Les ménages sont assez «frileux» par rapport à  leur futur

L’indice de confiance des ménages est en baisse par rapport au troisième trimestre de 2013. Mais les ménages pensent que leur niveau de vie et leurs conditions financières actuels se sont améliorés.

Les ménages sont globalement assez «frileux», en particulier face à l’évolution future de certains sujets les concernant. En effet, dans son enquête de conjoncture auprès des ménages au titre du troisième trimestre 2014, le Haut commissariat au plan (HCP) relève que l’indice de confiance des ménages (ICM) a baissé de 0,9 point par rapport au trimestre précédent (le deuxième) et de 2,3 points par rapport au même trimestre de 2013.

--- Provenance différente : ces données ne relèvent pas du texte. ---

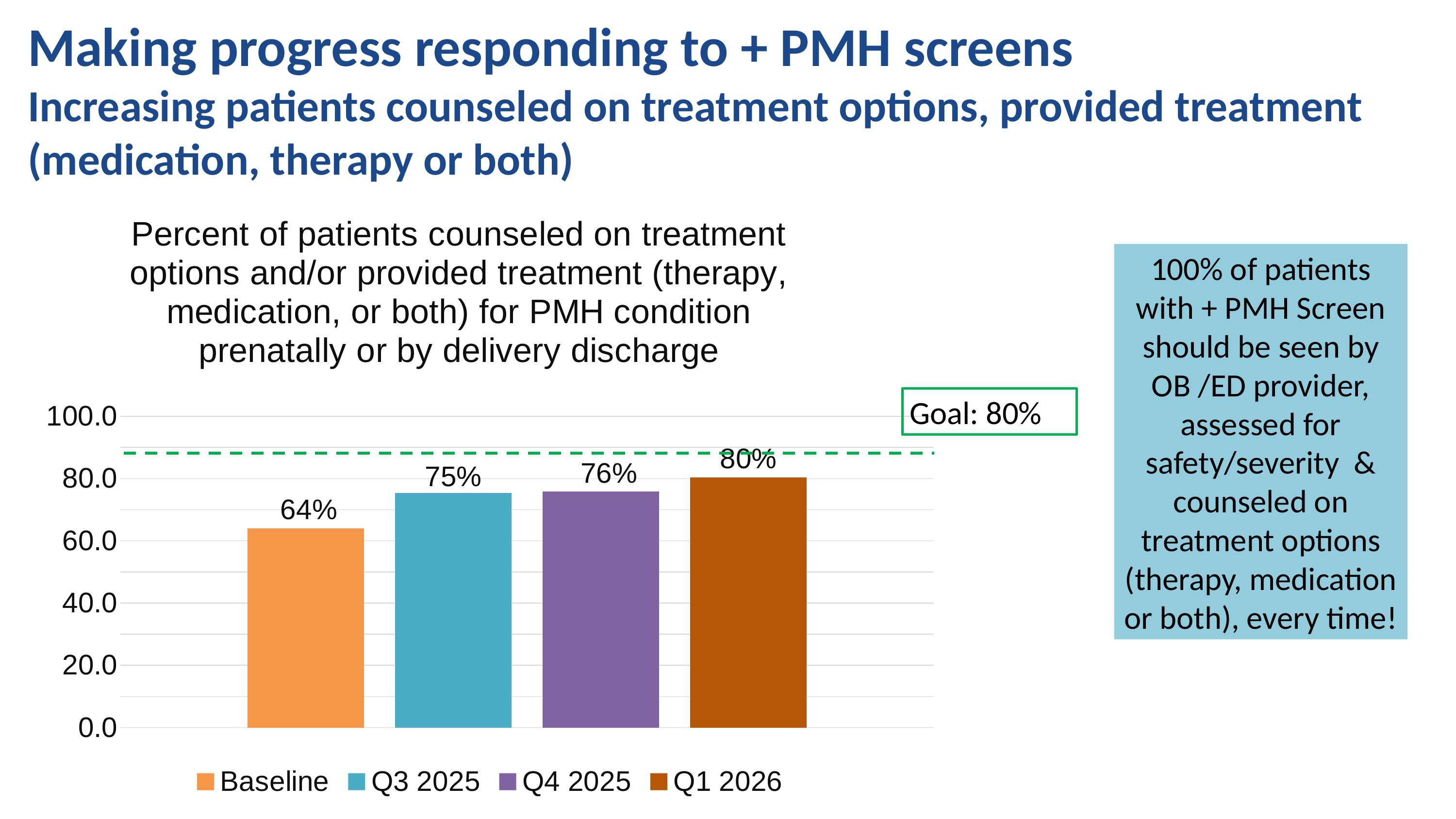
Is the value for Baseline greater or less than 80? less What is the value for Baseline? 64% Which is larger, the value for Baseline or the value for Q3 2025? Q3 2025 What goal value is labeled on the chart? 80% What is the value for Q4 2025? 76% What is the value for Q3 2025? 75% What is the difference between the Q1 2026 value and the Baseline value? 16% How many bars are shown in the chart? 4 Which period has the lowest value? Baseline Which period has the highest value? Q1 2026 What kind of chart is shown on the slide? bar chart What is the value for Q1 2026? 80%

Dans le détail, cependant, l’ICM recouvre des évolutions contrastées. Ainsi, les ménages pensent que leur niveau de vie s’est amélioré aussi bien par rapport au deuxième trimestre de cette année (+0,4 point) que par rapport au troisième trimestre de 2013 (+3,8 points). Puis, brusquement, à l’évocation de l’évolution future de leur niveau de vie, leurs perceptions se dégradent : -10 points par rapport à il y a un an. Est-ce dû à la crainte de la hausse anticipée du chômage sur les douze prochains mois ? Concernant cette perspective, pourtant, leur anticipation s’est améliorée de 1 point par rapport au troisième trimestre de l’année dernière, mais s’est dégradée, il est vrai, de 1,2 point par rapport au trimestre précédent. Idem pour leur situation financière : pour le présent, cet indicateur s’est amélioré de 1,4 point par rapport au deuxième trimestre précédent et de 1,1 point par rapport à 2013. En revanche, sur l’évolution future de leur situation financière personnelle, l’indicateur se dégrade de 4,3 points par rapport au troisième trimestre de 2013.

Ils sont moins nombreux à penser que les prix ont augmenté

Il en résulte, assez logiquement, que 53% des ménages ne pensent pas que le moment soit opportun pour faire des achats de biens durables. Cet indicateur, nous dit le HCP, est en dégradation aussi bien par rapport au trimestre précédent (-4,2 points) que par rapport au même trimestre de 2013 (-3,5 points). De la même manière, 87% des ménages pensent ne pas pouvoir épargner au cours des douze prochains moins, ce qui engendre une détérioration de cet indicateur de 3,8 points par rapport au deuxième trimestre de cette année et de 4,9 points par rapport à 2013.

Enfin, sur la question des prix des produits alimentaires, les ménages sont moins nombreux à considérer que ces prix ont augmenté dans le passé (83,4%) que lorsqu’ils ont été interrogés sur ce thème au cours des périodes précédentes (respectivement 85,3% et 91,4%). Pour le futur, par contre, ils sont 78% à penser que les prix vont continuer d’augmenter, contre 76,7% il y a un an.